### Estratto fornito

++++++++++++++++++++

Abitare la speranza
Uno dei problemi delle città odierne è la “decontestualizzazione”. È tuttavia un problema più profondo, che non riguarda solo il governo del territorio. Bateson, con l’applicazione dei principi dell’ecologia ai sistemi di pensiero, analizza la decontestualizzazione nella comunicazione. Se la percezione avviene solo attraverso il confronto e il contesto, togliendo quest’ultimo l’informazione perde il suo valore vitale. Una riflessione che assume una connotazione particolare nell’era della digitalizzazione, che ci spinge a vivere in un eterno presente, a fronte del quale è difficile ristabilire una cronologia valoriale. Similmente la sociologia: il superamento del luogo fisico causato dai media elettronici, consente di partecipare a un evento o accedere a un’informazione senza essere fisicamente presente. In sostanza, il luogo non detta più le regole del comportamento, perché gli strumenti della comunicazione digitale hanno creato nuovi ambienti sociali virtuali.
Quali le conseguenze sulla conoscenza e tutela se il comportamento non è influenzato dal contesto reale? Il distacco dal luogo reale dove si forma la nostra personalità può creare un disinteresse che sfocia nella totale incuria, ma anche nel rifiuto del diverso e nella violenza. L’antropologia definisce poi il “nonluogo” come quell’ambito in cui siamo solo passeggeri, clienti o utenti, e dove non si dà interazione sociale profonda e organica. Bauman nel descrivere la modernità liquida, mette in guardia rispetto alle strutture sociali che si sciolgono, portando all’irrilevanza dei luoghi dell’incontro. Se la conversione, intesa anche in senso sociale, oltre che spirituale, portasse alla riscoperta dell’importanza dei luoghi dell’incontro? Se l’interazione tra le persone ritrovasse una nuova stagione, inventando luoghi nuovi, ma rompendo l’isolamento, forse potremmo ricostruire una società dove l’altro assume importanza in quanto posso riflettermi nel suo volto. Il volto bello dell’altro, che sia questa la scoperta che ci è dato di coltivare in un tempo drammatico, di conflitti combattuti, dove tutto sembra contare tranne che l’essere umano, il volto di colui che sopprimo. Non cediamo alla disumanizzazione dei luoghi di vita e della vita che si svolte in questi luoghi. Il mondo è uno solo, lo sappiamo, ma non solo per gli equilibri geopolitici, ma perché la famiglia umana è una sola e non ci è dato di avanzare priorità sul valore dei suoi membri!

++++++++++++++++++++

### Dati forniti
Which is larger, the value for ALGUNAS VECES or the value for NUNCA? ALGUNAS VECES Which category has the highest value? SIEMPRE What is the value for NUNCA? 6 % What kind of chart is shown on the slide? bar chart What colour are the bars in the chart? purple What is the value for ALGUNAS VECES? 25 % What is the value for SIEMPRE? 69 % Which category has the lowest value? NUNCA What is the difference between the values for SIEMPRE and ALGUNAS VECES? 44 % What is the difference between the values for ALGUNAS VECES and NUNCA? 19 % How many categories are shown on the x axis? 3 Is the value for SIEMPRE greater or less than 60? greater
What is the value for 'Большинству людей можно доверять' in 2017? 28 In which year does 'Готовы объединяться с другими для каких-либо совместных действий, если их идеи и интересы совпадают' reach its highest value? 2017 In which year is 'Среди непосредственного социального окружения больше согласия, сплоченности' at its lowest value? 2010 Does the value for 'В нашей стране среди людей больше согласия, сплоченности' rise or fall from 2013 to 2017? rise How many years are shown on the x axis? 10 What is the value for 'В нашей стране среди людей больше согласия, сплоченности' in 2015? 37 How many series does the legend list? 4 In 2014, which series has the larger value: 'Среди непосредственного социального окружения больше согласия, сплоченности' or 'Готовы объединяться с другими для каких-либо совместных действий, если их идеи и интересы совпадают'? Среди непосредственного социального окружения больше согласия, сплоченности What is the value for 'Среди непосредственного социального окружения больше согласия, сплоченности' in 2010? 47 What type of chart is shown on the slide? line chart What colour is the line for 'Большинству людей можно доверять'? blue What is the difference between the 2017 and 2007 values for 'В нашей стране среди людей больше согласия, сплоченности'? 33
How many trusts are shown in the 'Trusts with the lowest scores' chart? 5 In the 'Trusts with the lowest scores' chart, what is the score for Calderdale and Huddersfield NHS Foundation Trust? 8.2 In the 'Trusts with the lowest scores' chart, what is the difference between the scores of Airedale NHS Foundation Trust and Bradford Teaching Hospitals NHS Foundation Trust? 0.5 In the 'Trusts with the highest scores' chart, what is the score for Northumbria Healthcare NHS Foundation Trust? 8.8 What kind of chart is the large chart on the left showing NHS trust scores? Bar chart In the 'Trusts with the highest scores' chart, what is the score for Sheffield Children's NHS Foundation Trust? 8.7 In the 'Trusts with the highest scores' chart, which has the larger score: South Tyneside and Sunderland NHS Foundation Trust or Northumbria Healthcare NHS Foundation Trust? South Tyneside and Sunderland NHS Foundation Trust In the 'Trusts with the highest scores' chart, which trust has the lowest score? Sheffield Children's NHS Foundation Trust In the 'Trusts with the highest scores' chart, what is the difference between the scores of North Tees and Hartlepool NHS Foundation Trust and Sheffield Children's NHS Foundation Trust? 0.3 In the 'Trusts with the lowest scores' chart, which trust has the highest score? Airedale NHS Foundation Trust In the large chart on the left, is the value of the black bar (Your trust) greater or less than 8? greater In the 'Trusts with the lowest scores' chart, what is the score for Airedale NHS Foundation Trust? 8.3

++++++++++++++++++++

### Dettagli del compito
Per favore, indica come l'antropologia definisce il “nonluogo” secondo l'estratto fornito. Le righe non servono per rispondere.

### La tua soluzione
Come quell’ambito in cui siamo solo passeggeri, clienti o utenti, e dove non si dà interazione sociale profonda e organica.